• **TASK TO CARRY OUT**
Produce one exact copy of the records, no pictures.

----------

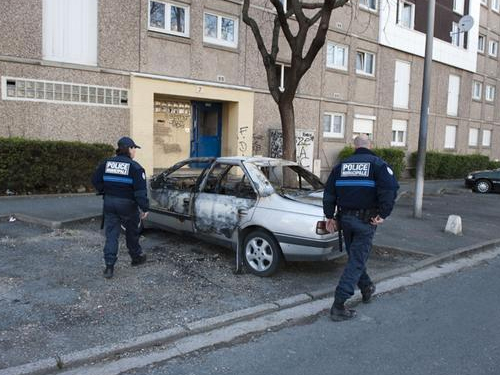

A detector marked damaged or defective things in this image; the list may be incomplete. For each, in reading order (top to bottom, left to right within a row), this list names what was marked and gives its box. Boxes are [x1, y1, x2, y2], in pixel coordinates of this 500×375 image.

burned car [145, 156, 340, 276]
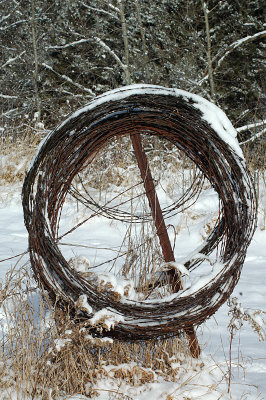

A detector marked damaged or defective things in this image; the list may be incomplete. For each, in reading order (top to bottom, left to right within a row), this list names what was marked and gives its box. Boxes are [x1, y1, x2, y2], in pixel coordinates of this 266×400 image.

rusty metal post [130, 133, 201, 358]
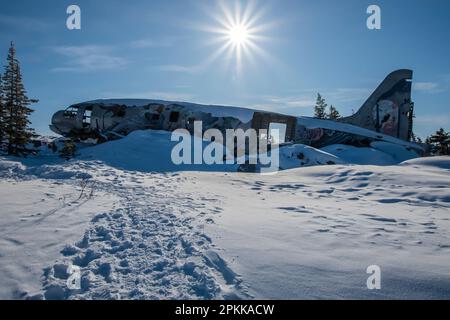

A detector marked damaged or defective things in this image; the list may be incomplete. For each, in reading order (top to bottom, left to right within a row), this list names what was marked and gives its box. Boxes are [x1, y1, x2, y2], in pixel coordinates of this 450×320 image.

crashed airplane [49, 70, 426, 155]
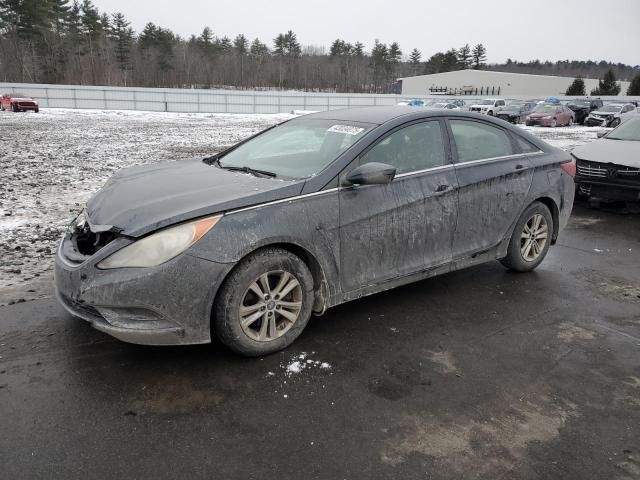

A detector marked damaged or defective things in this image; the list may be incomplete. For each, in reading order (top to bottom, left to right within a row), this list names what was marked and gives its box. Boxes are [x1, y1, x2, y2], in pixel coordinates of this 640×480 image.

damaged front bumper [55, 231, 234, 344]
cracked headlight [97, 215, 222, 268]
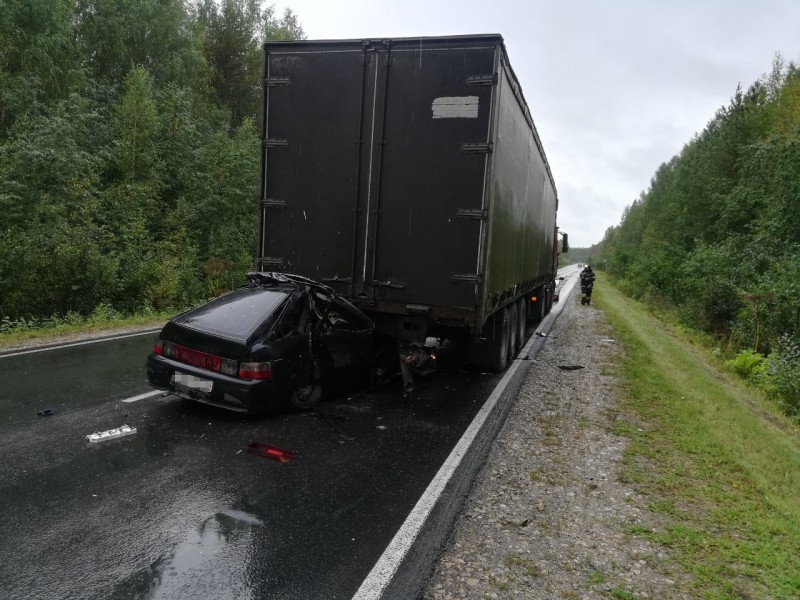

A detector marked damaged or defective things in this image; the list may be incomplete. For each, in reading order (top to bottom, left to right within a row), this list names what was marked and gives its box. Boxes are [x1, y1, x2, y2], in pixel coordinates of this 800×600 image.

severely damaged black car [145, 272, 376, 412]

----------

• **EXERCISE RESPONSE**
A detector marked damaged or defective things in this image; the list may be incomplete. For each, in reading order (top to bottom, left to right within a row), this list names what was marked and gives its box. Boxes are [x1, y1, x2, y2], in pixel coordinates of this 500×375 image.

burned car [145, 156, 340, 276]

A detector marked damaged or defective things in this image; the list may be incomplete. For each, in reading order (top to bottom, left to right within a row), this list names what was marked and gives its box. Boxes are [x1, y1, x2, y2], in pixel coordinates of this 266×400 image.

rusty metal post [130, 133, 201, 358]

A detector marked damaged or defective things in this image; the list may be incomplete. For each, in reading order (top to bottom, left to right within a row), this list names what was marked and gives its box. Boxes are [x1, y1, x2, y2], in pixel coordinates of this 450×320 image.

crashed airplane [49, 70, 426, 155]

A detector marked damaged or defective things in this image; the list may be incomplete. For each, in reading order (top to bottom, left to right within a row), this list names what was marked and gives its box. Boxes are [x1, y1, x2, y2], in pixel coordinates of this 640×480 image.

damaged front bumper [55, 231, 234, 344]
cracked headlight [97, 215, 222, 268]

A detector marked damaged or defective things in this image; the list may be incomplete. For each, in reading order (top to bottom, left to right within a row), this list names what was marked and gives its box. Boxes are [x1, y1, x2, y2], in pixel coordinates of this 800×600 image.

severely damaged black car [145, 272, 376, 412]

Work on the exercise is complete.